Comment Jean-Paul Servais perçoit-il le boom des cryptomonnaies, avec souvent quelques débordements spéculatifs de la part de nouveaux investisseurs? "Nous interdisons les produits dérivés qui utilisent les cryptos comme sous-jacents. Pour le reste, nous avons été un des premiers superviseurs au niveau international à avertir des risques liés à un investissement dans le bitcoin. Dans le cas de fraude ou d’escroquerie, nous publions un avertissement sur notre site et nous transmettons le dossier au parquet qui a la possibilité de fermer les sites. Et nous espérons que l’Europe avancera rapidement sur le sujet du contrôle prudentiel des plateformes et des fournisseurs de monnaies virtuelles."

Il ne jette pas la pierre à ces jeunes qui s’intéressent aux cryptomonnaies. "Il faut se méfier des jugements hâtifs. Il ne faut pas croire que les jeunes investisseurs sont tous naïfs. Je me réjouis de leur engouement pour la bourse. Nous avons publié l’an dernier l’impact du confinement sur les jeunes investisseurs qui ont entre 18 et 35 ans. Leur nombre a été multiplié par 10 en quelques semaines. On ne peut pas dire à la fois que l’on est favorable au financement de l’économie réelle par le marché boursier et critiquer ces jeunes investisseurs. Je perçois leur arrivée de manière positive en termes d’éducation financière. Cela fait aussi des années que l’on plaide pour un nouveau dispositif Cooreman-De Clercq pour soutenir la bourse. Ici, on a une sorte de Cooreman-De Clercq, mais sans avantage fiscal. On a des jeunes qui commencent à s’intéresser à la bourse et aussi à d’autres produits. Il faut leur expliquer ce qu’est le bitcoin, et c’est ce que nous faisons au Wikifin Lab, et leur dire que l’aspect casino n’est pas vraiment ce que l’on attend de la part d’un investisseur responsable. Je pense que la plupart des jeunes sont réceptifs à ce message qui met aussi en exergue la nécessité de diversifier ses investissements, qui doivent toujours être basés sur une analyse adéquate du sous-jacent." 

Plaintes et sanctions

Autre source de satisfaction pour le superviseur financier bruxellois, le nombre de plaintes auprès de l’ombudsman concernant du conseil en investissement a diminué de façon drastique. "L’ombudsman a expliqué cette diminution par le moratoire sur les produits structurés trop complexes et les inspections MiFID lancées à l’époque par la FSMA. Cela nous réjouit."
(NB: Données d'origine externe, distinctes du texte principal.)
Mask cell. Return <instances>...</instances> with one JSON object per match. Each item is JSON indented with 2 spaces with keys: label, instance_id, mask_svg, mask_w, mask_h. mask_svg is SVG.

Toujours afin de ne pas piéger l’investisseur, la FSMA demande expressément lors des introductions en bourse (IPO) que les risques spécifiques substantiels à la société soient mentionnés en première page du prospectus d’émission. "C’est une exigence de ma part. Pour les sociétés biotechnologiques, il est nécessaire d’indiquer très clairement si un produit n’a pas encore reçu d’approbation, si la société ne verse pas de dividendes…"
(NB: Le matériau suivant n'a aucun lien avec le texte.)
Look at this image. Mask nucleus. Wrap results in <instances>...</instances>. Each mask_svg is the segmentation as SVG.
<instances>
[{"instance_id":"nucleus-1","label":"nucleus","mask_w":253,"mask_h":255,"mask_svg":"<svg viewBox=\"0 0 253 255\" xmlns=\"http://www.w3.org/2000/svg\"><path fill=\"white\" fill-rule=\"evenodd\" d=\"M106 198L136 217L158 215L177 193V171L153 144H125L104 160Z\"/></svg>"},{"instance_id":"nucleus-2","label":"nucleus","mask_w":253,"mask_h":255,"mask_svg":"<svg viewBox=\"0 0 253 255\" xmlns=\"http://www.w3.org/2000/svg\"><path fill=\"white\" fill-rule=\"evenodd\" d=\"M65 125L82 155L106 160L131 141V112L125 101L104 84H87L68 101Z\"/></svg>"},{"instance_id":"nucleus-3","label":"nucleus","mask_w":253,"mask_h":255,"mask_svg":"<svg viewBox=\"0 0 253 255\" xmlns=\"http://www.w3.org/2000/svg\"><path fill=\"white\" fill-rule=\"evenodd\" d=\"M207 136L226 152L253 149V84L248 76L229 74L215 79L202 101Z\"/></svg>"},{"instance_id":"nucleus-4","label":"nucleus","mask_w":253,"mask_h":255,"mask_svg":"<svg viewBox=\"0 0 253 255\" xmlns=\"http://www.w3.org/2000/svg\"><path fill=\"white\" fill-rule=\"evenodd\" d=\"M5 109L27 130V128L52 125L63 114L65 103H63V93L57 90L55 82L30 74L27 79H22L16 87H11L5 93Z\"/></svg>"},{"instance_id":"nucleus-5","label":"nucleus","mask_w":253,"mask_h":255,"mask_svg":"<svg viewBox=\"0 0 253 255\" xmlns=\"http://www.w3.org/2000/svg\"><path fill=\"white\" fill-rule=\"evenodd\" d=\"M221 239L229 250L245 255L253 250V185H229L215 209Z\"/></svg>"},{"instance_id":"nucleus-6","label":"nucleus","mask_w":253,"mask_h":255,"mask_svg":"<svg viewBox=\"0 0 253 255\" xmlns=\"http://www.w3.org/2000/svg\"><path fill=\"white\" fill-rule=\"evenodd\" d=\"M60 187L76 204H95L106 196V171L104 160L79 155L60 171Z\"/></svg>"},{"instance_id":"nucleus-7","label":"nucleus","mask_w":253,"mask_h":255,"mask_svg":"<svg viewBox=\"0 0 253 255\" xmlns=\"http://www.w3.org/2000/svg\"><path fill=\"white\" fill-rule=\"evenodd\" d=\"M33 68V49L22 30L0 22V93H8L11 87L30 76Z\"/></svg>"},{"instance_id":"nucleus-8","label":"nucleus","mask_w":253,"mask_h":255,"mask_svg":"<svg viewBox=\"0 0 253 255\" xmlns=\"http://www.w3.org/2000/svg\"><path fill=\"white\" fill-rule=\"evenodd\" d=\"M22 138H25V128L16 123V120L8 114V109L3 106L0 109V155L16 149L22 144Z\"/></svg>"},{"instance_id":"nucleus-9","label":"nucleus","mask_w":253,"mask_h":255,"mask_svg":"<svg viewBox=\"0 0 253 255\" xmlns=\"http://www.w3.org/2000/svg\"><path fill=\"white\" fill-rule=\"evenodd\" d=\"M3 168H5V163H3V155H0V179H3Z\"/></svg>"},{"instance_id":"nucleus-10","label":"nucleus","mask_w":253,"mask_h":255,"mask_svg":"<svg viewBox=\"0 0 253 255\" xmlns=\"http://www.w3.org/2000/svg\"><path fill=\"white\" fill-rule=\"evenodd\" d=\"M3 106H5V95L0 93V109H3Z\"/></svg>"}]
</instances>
"Ces chiffres des sanctions prouvent que ce n’est pas le Far West chez nous."
Jean-Paul Servais
Président de la FSMA

"Nous contrôlons aussi chaque année 2.000 publicités financières avant leur publication. Si une publicité échappe à ce contrôle, ce sera sanctionné par une amende. Le droit européen ne nous permet malheureusement pas d’exercer un contrôle systématique et a priori pour les produits d’assurances. C’est un point sur lequel je compte insister au niveau européen. Mais je constate que certains assureurs nous envoient déjà des publicités sur une base volontaire. C’est plutôt encourageant."   
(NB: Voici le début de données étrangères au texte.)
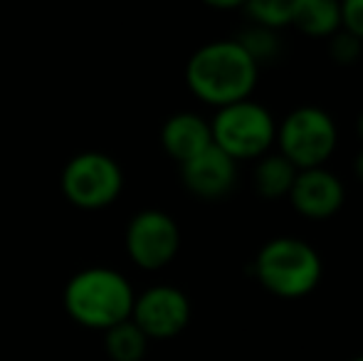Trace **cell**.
<instances>
[{
  "mask_svg": "<svg viewBox=\"0 0 363 361\" xmlns=\"http://www.w3.org/2000/svg\"><path fill=\"white\" fill-rule=\"evenodd\" d=\"M186 82L201 101L223 109L252 96L259 82V65L238 40H213L188 60Z\"/></svg>",
  "mask_w": 363,
  "mask_h": 361,
  "instance_id": "1",
  "label": "cell"
},
{
  "mask_svg": "<svg viewBox=\"0 0 363 361\" xmlns=\"http://www.w3.org/2000/svg\"><path fill=\"white\" fill-rule=\"evenodd\" d=\"M255 277L279 299H304L319 287L324 260L311 243L296 235H277L255 255Z\"/></svg>",
  "mask_w": 363,
  "mask_h": 361,
  "instance_id": "2",
  "label": "cell"
},
{
  "mask_svg": "<svg viewBox=\"0 0 363 361\" xmlns=\"http://www.w3.org/2000/svg\"><path fill=\"white\" fill-rule=\"evenodd\" d=\"M65 304L77 322L94 329H111L129 319L134 292L119 272L96 267L79 272L67 284Z\"/></svg>",
  "mask_w": 363,
  "mask_h": 361,
  "instance_id": "3",
  "label": "cell"
},
{
  "mask_svg": "<svg viewBox=\"0 0 363 361\" xmlns=\"http://www.w3.org/2000/svg\"><path fill=\"white\" fill-rule=\"evenodd\" d=\"M277 154L296 171L321 169L329 164L339 146V126L326 109L316 104H301L277 121Z\"/></svg>",
  "mask_w": 363,
  "mask_h": 361,
  "instance_id": "4",
  "label": "cell"
},
{
  "mask_svg": "<svg viewBox=\"0 0 363 361\" xmlns=\"http://www.w3.org/2000/svg\"><path fill=\"white\" fill-rule=\"evenodd\" d=\"M213 144L233 161H259L267 156L277 139V119L264 104L245 99L218 109L211 121Z\"/></svg>",
  "mask_w": 363,
  "mask_h": 361,
  "instance_id": "5",
  "label": "cell"
},
{
  "mask_svg": "<svg viewBox=\"0 0 363 361\" xmlns=\"http://www.w3.org/2000/svg\"><path fill=\"white\" fill-rule=\"evenodd\" d=\"M121 171L104 154H82L65 169V196L79 208L109 206L121 191Z\"/></svg>",
  "mask_w": 363,
  "mask_h": 361,
  "instance_id": "6",
  "label": "cell"
},
{
  "mask_svg": "<svg viewBox=\"0 0 363 361\" xmlns=\"http://www.w3.org/2000/svg\"><path fill=\"white\" fill-rule=\"evenodd\" d=\"M126 248L136 265L144 270H161L176 257L181 248V231L163 211H144L126 231Z\"/></svg>",
  "mask_w": 363,
  "mask_h": 361,
  "instance_id": "7",
  "label": "cell"
},
{
  "mask_svg": "<svg viewBox=\"0 0 363 361\" xmlns=\"http://www.w3.org/2000/svg\"><path fill=\"white\" fill-rule=\"evenodd\" d=\"M131 314L146 339H173L191 322V302L178 287L158 284L134 299Z\"/></svg>",
  "mask_w": 363,
  "mask_h": 361,
  "instance_id": "8",
  "label": "cell"
},
{
  "mask_svg": "<svg viewBox=\"0 0 363 361\" xmlns=\"http://www.w3.org/2000/svg\"><path fill=\"white\" fill-rule=\"evenodd\" d=\"M289 203L306 221H329L344 208L346 186L334 171L321 169L299 171L289 191Z\"/></svg>",
  "mask_w": 363,
  "mask_h": 361,
  "instance_id": "9",
  "label": "cell"
},
{
  "mask_svg": "<svg viewBox=\"0 0 363 361\" xmlns=\"http://www.w3.org/2000/svg\"><path fill=\"white\" fill-rule=\"evenodd\" d=\"M186 188L203 201H220L230 196L238 183V161L230 159L225 151L211 144L206 151L181 164Z\"/></svg>",
  "mask_w": 363,
  "mask_h": 361,
  "instance_id": "10",
  "label": "cell"
},
{
  "mask_svg": "<svg viewBox=\"0 0 363 361\" xmlns=\"http://www.w3.org/2000/svg\"><path fill=\"white\" fill-rule=\"evenodd\" d=\"M161 144L171 159H176L178 164H186L213 144L211 121L193 114V111L173 114L161 129Z\"/></svg>",
  "mask_w": 363,
  "mask_h": 361,
  "instance_id": "11",
  "label": "cell"
},
{
  "mask_svg": "<svg viewBox=\"0 0 363 361\" xmlns=\"http://www.w3.org/2000/svg\"><path fill=\"white\" fill-rule=\"evenodd\" d=\"M291 28L309 38H326L341 30V3L334 0H294Z\"/></svg>",
  "mask_w": 363,
  "mask_h": 361,
  "instance_id": "12",
  "label": "cell"
},
{
  "mask_svg": "<svg viewBox=\"0 0 363 361\" xmlns=\"http://www.w3.org/2000/svg\"><path fill=\"white\" fill-rule=\"evenodd\" d=\"M299 171L277 151H269L267 156L257 161L255 166V191L264 201H282L289 196L294 179Z\"/></svg>",
  "mask_w": 363,
  "mask_h": 361,
  "instance_id": "13",
  "label": "cell"
},
{
  "mask_svg": "<svg viewBox=\"0 0 363 361\" xmlns=\"http://www.w3.org/2000/svg\"><path fill=\"white\" fill-rule=\"evenodd\" d=\"M146 334L129 319L106 329V352L114 361H141L146 354Z\"/></svg>",
  "mask_w": 363,
  "mask_h": 361,
  "instance_id": "14",
  "label": "cell"
},
{
  "mask_svg": "<svg viewBox=\"0 0 363 361\" xmlns=\"http://www.w3.org/2000/svg\"><path fill=\"white\" fill-rule=\"evenodd\" d=\"M291 8H294V0H250V3H242V13L247 15L250 25L274 30V33L291 25Z\"/></svg>",
  "mask_w": 363,
  "mask_h": 361,
  "instance_id": "15",
  "label": "cell"
},
{
  "mask_svg": "<svg viewBox=\"0 0 363 361\" xmlns=\"http://www.w3.org/2000/svg\"><path fill=\"white\" fill-rule=\"evenodd\" d=\"M235 40H238L245 48V52L259 65V70H262V65L274 62V60L282 55V38H279V33H274V30L250 25V28H245Z\"/></svg>",
  "mask_w": 363,
  "mask_h": 361,
  "instance_id": "16",
  "label": "cell"
},
{
  "mask_svg": "<svg viewBox=\"0 0 363 361\" xmlns=\"http://www.w3.org/2000/svg\"><path fill=\"white\" fill-rule=\"evenodd\" d=\"M329 55L336 65L341 67H349V65H356L363 55V43L359 38H354L351 33H346L344 28L339 33H334L329 38Z\"/></svg>",
  "mask_w": 363,
  "mask_h": 361,
  "instance_id": "17",
  "label": "cell"
},
{
  "mask_svg": "<svg viewBox=\"0 0 363 361\" xmlns=\"http://www.w3.org/2000/svg\"><path fill=\"white\" fill-rule=\"evenodd\" d=\"M341 28L363 43V0L341 3Z\"/></svg>",
  "mask_w": 363,
  "mask_h": 361,
  "instance_id": "18",
  "label": "cell"
},
{
  "mask_svg": "<svg viewBox=\"0 0 363 361\" xmlns=\"http://www.w3.org/2000/svg\"><path fill=\"white\" fill-rule=\"evenodd\" d=\"M354 174H356V179L363 183V149L356 154V159H354Z\"/></svg>",
  "mask_w": 363,
  "mask_h": 361,
  "instance_id": "19",
  "label": "cell"
},
{
  "mask_svg": "<svg viewBox=\"0 0 363 361\" xmlns=\"http://www.w3.org/2000/svg\"><path fill=\"white\" fill-rule=\"evenodd\" d=\"M356 134H359V139H361V144H363V106H361L359 116H356Z\"/></svg>",
  "mask_w": 363,
  "mask_h": 361,
  "instance_id": "20",
  "label": "cell"
},
{
  "mask_svg": "<svg viewBox=\"0 0 363 361\" xmlns=\"http://www.w3.org/2000/svg\"><path fill=\"white\" fill-rule=\"evenodd\" d=\"M351 361H363V354H361V357H354V359H351Z\"/></svg>",
  "mask_w": 363,
  "mask_h": 361,
  "instance_id": "21",
  "label": "cell"
}]
</instances>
La FSMA dit avoir significativement renforcé sa pratique de sanction dans tous ses domaines de contrôle. Depuis 2013, elle a publié quelque 90 sanctions pour un montant total de plus de 22 millions d’euros. Certains estimeront que le montant est relativement peu élevé. "Avec de tels chiffres, nous sommes parmi les meilleurs au niveau européen", corrige Jean-Paul Servais. "Ces chiffres des sanctions prouvent que ce n’est pas le Far West chez nous." Parole du "shérif" belge des marchés financiers…

Le résumé

  • "Jusqu’à présent, nous n’avons pas détecté de mouvement particulier du type Gamestop en Belgique. Mais nous restons attentifs", dit Jean-Paul Servais.
  • La FSMA a été un des premiers superviseurs au niveau international à avertir des risques liés à un investissement dans le bitcoin.
  • Il perçoit l'arrivée des jeunes en bourse de manière positive en termes d’éducation financière.